Write out every one of the following rows verbatim, preserving each character, space, and line break.
<<<<
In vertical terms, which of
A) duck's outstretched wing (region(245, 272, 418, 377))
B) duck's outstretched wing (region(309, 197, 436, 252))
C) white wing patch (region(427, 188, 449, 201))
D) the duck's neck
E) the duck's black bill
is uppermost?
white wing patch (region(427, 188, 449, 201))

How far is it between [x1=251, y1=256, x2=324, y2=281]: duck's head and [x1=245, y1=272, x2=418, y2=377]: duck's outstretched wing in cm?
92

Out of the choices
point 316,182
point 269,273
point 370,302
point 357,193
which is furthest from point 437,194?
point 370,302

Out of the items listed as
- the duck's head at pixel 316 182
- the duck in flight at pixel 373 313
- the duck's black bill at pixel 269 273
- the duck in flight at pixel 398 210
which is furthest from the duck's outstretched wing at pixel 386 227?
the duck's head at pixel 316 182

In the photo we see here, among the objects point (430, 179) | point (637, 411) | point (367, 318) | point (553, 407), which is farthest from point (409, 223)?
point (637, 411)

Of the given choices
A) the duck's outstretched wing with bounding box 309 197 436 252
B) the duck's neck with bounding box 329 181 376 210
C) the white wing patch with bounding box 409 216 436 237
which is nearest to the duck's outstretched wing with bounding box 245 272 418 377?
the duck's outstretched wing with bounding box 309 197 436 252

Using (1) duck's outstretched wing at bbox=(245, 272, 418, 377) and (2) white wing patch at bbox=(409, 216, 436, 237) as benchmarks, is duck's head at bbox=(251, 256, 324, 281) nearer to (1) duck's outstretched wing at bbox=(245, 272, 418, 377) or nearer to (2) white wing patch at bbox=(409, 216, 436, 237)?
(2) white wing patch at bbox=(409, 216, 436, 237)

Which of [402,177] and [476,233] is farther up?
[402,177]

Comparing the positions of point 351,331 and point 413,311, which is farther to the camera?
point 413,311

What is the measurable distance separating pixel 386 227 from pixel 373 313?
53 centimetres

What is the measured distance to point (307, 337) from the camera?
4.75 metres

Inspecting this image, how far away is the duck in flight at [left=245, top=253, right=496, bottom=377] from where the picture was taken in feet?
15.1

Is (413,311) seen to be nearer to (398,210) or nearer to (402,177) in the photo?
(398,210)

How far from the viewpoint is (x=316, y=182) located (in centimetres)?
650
>>>>
• _FULL SOLUTION_:
In vertical terms, which of
A) duck's outstretched wing (region(245, 272, 418, 377))
B) duck's outstretched wing (region(309, 197, 436, 252))
C) white wing patch (region(427, 188, 449, 201))
D) the duck's neck
E) the duck's black bill
is uppermost?
white wing patch (region(427, 188, 449, 201))

How far is it between [x1=251, y1=256, x2=324, y2=281]: duck's head and [x1=245, y1=272, x2=418, y2=377]: duck's outstretched wing in cm?
92

Out of the choices
point 316,182
point 269,273
point 370,302
point 357,193
which is furthest from point 437,194?
point 370,302

Out of the items listed as
- the duck's head at pixel 316 182
- the duck in flight at pixel 373 313
- the duck's black bill at pixel 269 273
- the duck in flight at pixel 398 210
which is furthest from the duck's outstretched wing at pixel 386 227?
the duck's head at pixel 316 182

In the photo we see here, among the objects point (430, 179) | point (637, 411) | point (367, 318) | point (553, 407), which is farthest from point (409, 223)?
point (637, 411)

Of the given choices
A) the duck's outstretched wing with bounding box 309 197 436 252
B) the duck's neck with bounding box 329 181 376 210
C) the white wing patch with bounding box 409 216 436 237
which is nearest to the duck's outstretched wing with bounding box 245 272 418 377?
the duck's outstretched wing with bounding box 309 197 436 252

Using (1) duck's outstretched wing at bbox=(245, 272, 418, 377) and (2) white wing patch at bbox=(409, 216, 436, 237) as benchmarks, is duck's head at bbox=(251, 256, 324, 281) nearer to (1) duck's outstretched wing at bbox=(245, 272, 418, 377) or nearer to (2) white wing patch at bbox=(409, 216, 436, 237)?
(2) white wing patch at bbox=(409, 216, 436, 237)

Which of [402,177] and [476,233] is farther up?
[402,177]

Comparing the positions of point 351,331 and point 413,311, which is farther to the camera?
point 413,311

What is the measurable distance separating pixel 386 227 from pixel 373 313?
53 centimetres

What is the measured distance to point (307, 337) from the camera?
4.75 metres

Inspecting this image, how far away is the duck in flight at [left=245, top=253, right=496, bottom=377] from where the picture was taken in feet?
15.1

Is (413,311) seen to be nearer to (398,210) or nearer to (402,177) in the photo?
(398,210)

How far from the viewpoint is (x=316, y=182) located (in centimetres)?
650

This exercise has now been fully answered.